» **Texte fourni**
★ ★ ★ ★ ★ ★ ★
Le Temps, 5 mai 2008
Sylvain Gouguenheim, [médiéviste, professeur à l’École normale supérieure de Lyon, auteur de Aristote au Mont-Saint-Michel. Les racines grecques de l’Europe chrétienne, Seuil, 2008,] qui a pourtant acquis auprès de ses pairs une solide réputation de sérieux, est soupçonné d’islamophobie. Son livre, [...] a pour ambition de discuter deux thèses autour de la transmission du savoir grec en Occident durant le Moyen Âge, thèses qui tendent à devenir «une opinion commune». Selon la première, l’Europe chrétienne médiévale devrait la découverte de ce savoir aux savants arabo-musulmans qui auraient traduit les textes grecs en arabe, permettant aux Européens de se les réapproprier à partir du XIIe siècle dans l’Espagne redevenue chrétienne. L’Islam médiéval serait ainsi à l’origine de l’essor de la civilisation européenne, qui aurait une dette envers le monde musulman. Selon la deuxième thèse, l’identité culturelle européenne aurait des racines musulmanes remontant à la civilisation des Abbassides (751-1258).
Pour l’historien, ces deux convictions contemporaines sont fausses et imposent l’image d’une Europe médiévale arriérée et «à la traîne d’un Islam des Lumières». Elles dévalorisent le passé européen. «Une sorte de légende noire du Moyen Âge semble de nouveau prendre le dessus», tandis que la civilisation des Abbassides est présentée «sous les séduisantes couleurs d’un univers de tolérance religieuse, d’ouverture culturelle, d’essor scientifique rationaliste, bref une civilisation supérieure à ses homologues chrétiennes, byzantine et latine.» [...] les chrétiens du Moyen Âge n’ont jamais cessé de lire et de traduire les auteurs grecs, et [...] l’apport de la civilisation islamique à la culture européenne est sinon nul, du moins très limité. Les racines de l’Europe sont [...] uniquement chrétiennes et grecques.
★ ★ ★ ★ ★ ★ ★
» **Informations fournies**
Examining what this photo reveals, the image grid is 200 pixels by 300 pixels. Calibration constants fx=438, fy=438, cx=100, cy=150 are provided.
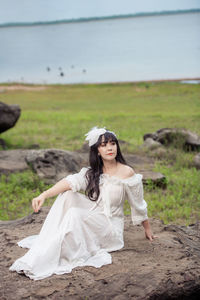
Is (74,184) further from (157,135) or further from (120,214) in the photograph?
(157,135)

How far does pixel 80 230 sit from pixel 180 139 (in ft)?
22.3

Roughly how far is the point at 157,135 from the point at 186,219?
15.3 ft

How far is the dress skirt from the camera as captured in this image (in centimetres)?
389

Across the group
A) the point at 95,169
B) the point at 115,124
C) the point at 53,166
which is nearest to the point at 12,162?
the point at 53,166

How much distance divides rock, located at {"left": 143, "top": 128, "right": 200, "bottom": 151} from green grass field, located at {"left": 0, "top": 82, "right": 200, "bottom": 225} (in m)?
0.30

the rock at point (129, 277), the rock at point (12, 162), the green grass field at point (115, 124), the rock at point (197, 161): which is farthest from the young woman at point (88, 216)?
the rock at point (197, 161)

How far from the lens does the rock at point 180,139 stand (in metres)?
10.5

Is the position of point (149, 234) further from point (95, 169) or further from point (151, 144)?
point (151, 144)

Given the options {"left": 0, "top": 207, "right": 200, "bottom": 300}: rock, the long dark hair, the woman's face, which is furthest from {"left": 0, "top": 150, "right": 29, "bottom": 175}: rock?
the woman's face

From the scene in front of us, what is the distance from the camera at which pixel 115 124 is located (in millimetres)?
14609

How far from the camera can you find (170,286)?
3736 mm

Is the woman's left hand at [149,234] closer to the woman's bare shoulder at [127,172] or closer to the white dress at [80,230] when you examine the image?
the white dress at [80,230]

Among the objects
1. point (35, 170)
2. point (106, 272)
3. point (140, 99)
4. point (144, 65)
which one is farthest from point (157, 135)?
point (144, 65)

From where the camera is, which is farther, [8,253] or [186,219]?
[186,219]
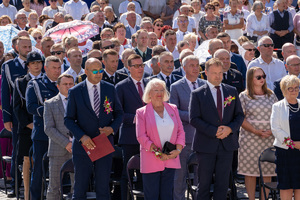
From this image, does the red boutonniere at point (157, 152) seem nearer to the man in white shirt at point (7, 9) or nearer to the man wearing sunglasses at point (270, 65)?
the man wearing sunglasses at point (270, 65)

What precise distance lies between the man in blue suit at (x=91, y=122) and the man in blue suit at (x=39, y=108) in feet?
3.35

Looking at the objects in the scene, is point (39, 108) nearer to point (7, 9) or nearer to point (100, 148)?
point (100, 148)

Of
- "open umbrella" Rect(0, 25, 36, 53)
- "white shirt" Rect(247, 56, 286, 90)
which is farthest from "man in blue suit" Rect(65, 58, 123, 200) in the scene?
"open umbrella" Rect(0, 25, 36, 53)

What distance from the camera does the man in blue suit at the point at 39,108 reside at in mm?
8945


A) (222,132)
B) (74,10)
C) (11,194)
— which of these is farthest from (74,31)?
(222,132)

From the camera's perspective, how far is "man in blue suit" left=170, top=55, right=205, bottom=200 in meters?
8.99

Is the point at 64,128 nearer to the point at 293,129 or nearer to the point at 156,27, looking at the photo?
the point at 293,129

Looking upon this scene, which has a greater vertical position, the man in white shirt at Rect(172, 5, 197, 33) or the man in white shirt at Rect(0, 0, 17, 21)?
the man in white shirt at Rect(0, 0, 17, 21)

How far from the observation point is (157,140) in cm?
790

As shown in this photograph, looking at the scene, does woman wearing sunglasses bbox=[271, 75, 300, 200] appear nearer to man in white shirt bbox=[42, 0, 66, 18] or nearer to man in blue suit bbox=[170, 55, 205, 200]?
man in blue suit bbox=[170, 55, 205, 200]

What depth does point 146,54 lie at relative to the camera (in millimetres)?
12484

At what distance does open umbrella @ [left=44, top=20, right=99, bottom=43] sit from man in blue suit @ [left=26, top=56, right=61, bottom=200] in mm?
4037

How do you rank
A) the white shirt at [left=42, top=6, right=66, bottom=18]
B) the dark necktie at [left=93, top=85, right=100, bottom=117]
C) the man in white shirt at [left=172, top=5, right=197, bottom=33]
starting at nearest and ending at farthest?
the dark necktie at [left=93, top=85, right=100, bottom=117]
the man in white shirt at [left=172, top=5, right=197, bottom=33]
the white shirt at [left=42, top=6, right=66, bottom=18]

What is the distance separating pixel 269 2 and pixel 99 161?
43.4ft
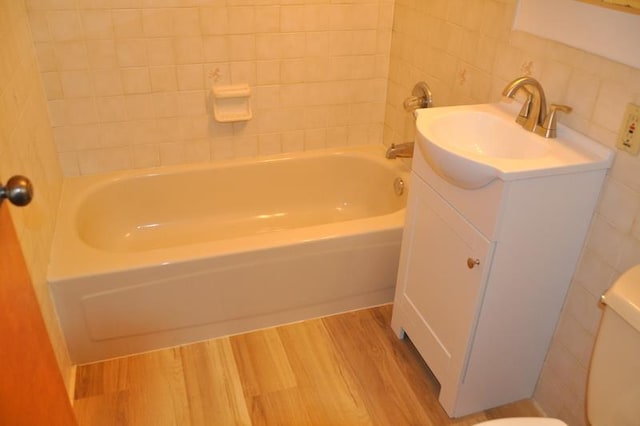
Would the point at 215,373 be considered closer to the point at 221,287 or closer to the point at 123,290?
the point at 221,287

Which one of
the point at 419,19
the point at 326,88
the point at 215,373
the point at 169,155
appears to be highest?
the point at 419,19

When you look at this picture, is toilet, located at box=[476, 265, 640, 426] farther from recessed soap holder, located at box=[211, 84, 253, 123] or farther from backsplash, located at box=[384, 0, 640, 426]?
recessed soap holder, located at box=[211, 84, 253, 123]

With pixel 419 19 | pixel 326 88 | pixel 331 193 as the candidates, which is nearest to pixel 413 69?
pixel 419 19

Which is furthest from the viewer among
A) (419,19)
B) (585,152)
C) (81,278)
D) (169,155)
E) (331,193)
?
(331,193)

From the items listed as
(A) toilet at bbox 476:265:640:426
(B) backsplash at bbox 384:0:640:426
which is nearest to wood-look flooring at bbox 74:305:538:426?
(B) backsplash at bbox 384:0:640:426

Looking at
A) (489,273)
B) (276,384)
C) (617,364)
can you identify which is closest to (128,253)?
(276,384)

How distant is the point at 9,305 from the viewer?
0.90 meters

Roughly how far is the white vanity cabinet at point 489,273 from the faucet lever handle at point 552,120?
0.62 feet

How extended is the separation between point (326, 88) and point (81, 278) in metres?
1.48

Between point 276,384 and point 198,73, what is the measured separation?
1421mm

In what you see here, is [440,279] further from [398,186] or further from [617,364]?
[398,186]

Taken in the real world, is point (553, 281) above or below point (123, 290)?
above

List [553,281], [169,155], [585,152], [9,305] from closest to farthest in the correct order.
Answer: [9,305]
[585,152]
[553,281]
[169,155]

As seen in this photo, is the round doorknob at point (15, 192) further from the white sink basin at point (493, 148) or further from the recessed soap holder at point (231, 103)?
the recessed soap holder at point (231, 103)
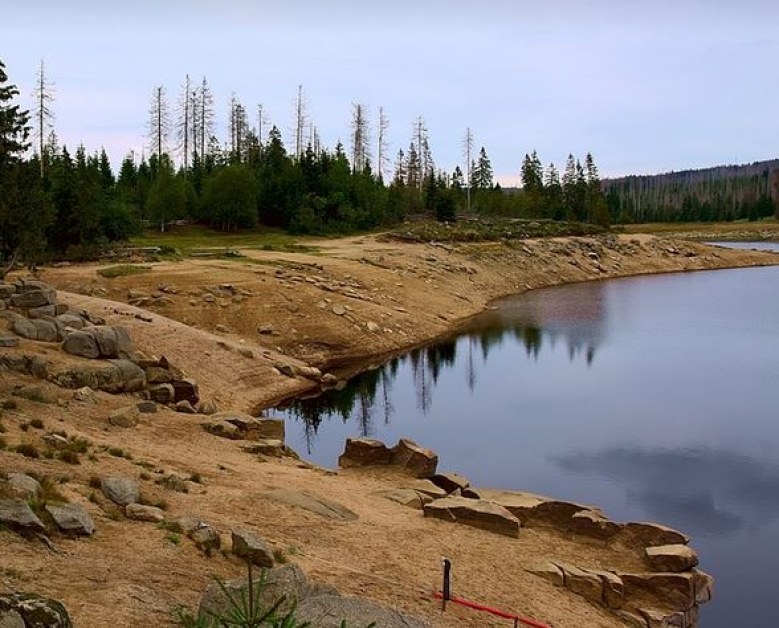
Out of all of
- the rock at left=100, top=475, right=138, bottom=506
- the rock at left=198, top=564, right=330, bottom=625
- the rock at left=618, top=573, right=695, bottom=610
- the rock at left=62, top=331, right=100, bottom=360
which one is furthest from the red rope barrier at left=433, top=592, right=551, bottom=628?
the rock at left=62, top=331, right=100, bottom=360

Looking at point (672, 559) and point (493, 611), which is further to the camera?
point (672, 559)

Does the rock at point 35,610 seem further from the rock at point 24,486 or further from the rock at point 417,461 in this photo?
the rock at point 417,461

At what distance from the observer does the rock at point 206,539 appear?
41.6 ft

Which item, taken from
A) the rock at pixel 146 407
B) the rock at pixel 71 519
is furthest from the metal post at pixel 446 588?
the rock at pixel 146 407

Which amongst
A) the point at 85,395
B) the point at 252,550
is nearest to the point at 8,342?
the point at 85,395

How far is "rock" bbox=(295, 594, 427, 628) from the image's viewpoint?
27.8 feet

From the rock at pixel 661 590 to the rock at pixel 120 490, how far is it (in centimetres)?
927

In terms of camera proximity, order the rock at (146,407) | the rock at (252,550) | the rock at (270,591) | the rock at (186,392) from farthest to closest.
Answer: the rock at (186,392) < the rock at (146,407) < the rock at (252,550) < the rock at (270,591)

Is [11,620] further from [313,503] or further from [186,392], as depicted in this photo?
[186,392]

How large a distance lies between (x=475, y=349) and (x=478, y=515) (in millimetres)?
25744

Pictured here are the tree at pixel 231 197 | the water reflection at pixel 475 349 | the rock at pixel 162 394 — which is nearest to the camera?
the rock at pixel 162 394

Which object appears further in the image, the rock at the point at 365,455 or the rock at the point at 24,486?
the rock at the point at 365,455

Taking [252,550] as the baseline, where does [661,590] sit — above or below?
below

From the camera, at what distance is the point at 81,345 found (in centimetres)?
2425
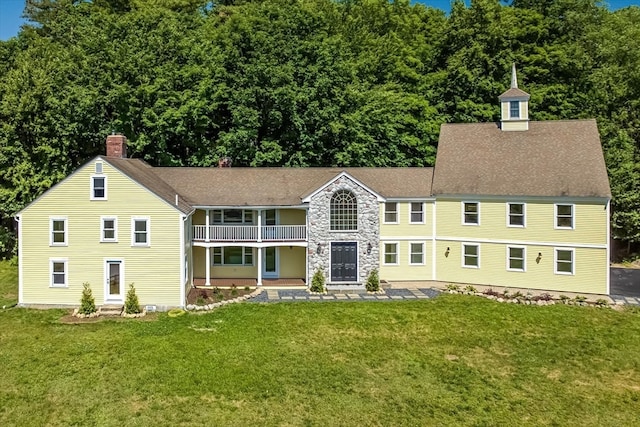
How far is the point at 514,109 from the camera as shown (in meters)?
26.0

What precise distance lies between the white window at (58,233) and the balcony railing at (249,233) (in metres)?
5.93

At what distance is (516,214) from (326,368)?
14119mm

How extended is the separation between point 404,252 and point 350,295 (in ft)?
15.3

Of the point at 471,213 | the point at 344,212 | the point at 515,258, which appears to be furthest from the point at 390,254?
the point at 515,258

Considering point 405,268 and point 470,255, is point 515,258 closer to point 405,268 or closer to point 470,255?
point 470,255

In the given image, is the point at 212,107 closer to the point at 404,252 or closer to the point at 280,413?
the point at 404,252

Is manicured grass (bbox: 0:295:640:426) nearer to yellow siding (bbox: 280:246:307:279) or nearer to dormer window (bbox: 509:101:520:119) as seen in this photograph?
yellow siding (bbox: 280:246:307:279)

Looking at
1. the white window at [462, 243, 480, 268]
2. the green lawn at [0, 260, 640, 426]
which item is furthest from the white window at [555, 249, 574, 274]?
the white window at [462, 243, 480, 268]

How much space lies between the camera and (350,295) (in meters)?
22.5

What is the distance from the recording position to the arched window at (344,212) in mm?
23516

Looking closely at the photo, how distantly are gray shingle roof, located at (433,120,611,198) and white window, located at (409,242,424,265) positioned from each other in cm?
313

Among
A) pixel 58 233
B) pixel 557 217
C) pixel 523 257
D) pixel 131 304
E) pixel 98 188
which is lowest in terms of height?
pixel 131 304

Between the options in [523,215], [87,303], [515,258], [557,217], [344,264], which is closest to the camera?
[87,303]

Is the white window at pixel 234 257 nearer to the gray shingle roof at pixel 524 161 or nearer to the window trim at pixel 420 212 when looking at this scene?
the window trim at pixel 420 212
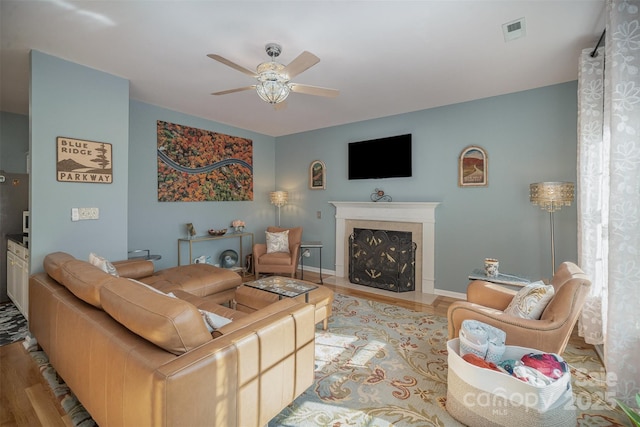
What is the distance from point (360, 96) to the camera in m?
3.69

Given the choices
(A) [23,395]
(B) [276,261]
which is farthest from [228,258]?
(A) [23,395]

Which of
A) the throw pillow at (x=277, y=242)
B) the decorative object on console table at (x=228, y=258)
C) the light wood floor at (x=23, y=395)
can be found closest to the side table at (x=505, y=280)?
the throw pillow at (x=277, y=242)

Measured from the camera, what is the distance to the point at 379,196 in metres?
4.75

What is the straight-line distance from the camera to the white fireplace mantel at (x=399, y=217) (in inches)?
166

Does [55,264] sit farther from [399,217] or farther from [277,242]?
[399,217]

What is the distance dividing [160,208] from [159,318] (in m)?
3.59

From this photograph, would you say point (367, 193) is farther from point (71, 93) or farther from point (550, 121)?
point (71, 93)

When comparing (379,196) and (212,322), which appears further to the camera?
(379,196)

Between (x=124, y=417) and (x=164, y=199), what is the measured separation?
3630mm

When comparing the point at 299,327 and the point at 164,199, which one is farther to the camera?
the point at 164,199

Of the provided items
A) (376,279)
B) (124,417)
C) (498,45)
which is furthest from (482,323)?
(376,279)

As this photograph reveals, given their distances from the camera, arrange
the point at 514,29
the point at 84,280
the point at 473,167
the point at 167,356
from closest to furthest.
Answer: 1. the point at 167,356
2. the point at 84,280
3. the point at 514,29
4. the point at 473,167

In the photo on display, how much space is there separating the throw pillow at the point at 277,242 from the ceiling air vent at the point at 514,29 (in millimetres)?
3896

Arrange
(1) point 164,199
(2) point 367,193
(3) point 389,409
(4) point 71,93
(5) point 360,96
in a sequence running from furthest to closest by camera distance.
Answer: (2) point 367,193, (1) point 164,199, (5) point 360,96, (4) point 71,93, (3) point 389,409
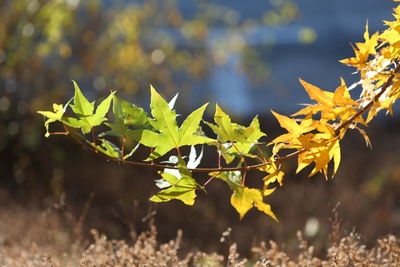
★ ★ ★ ★ ★ ★ ★
» **Petit problème 1**
Répondez à ces questions sur le texte fourni :
(a) Quel est le titre du livre de Sylvain Gouguenheim ?
(b) Quelles dates le texte donne-t-il pour la civilisation des Abbassides ?
(c) Selon l'historien, quelles sont les seules racines de l'Europe ?
» **Petit problème 2**
Renvoyez chaque ligne de la liste qui contient la chaîne « Roughly ». La casse compte.

» **Réponse rédigée 1**
(a) Aristote au Mont-Saint-Michel. Les racines grecques de l'Europe chrétienne.
(b) 751-1258.
(c) Elles sont uniquement chrétiennes et grecques.

» **Réponse rédigée 2**
Roughly how far is the point at 157,135 from the point at 186,219?
Roughly how far is the white vanity cabinet at point 489,273 from the faucet lever handle at point 552,120?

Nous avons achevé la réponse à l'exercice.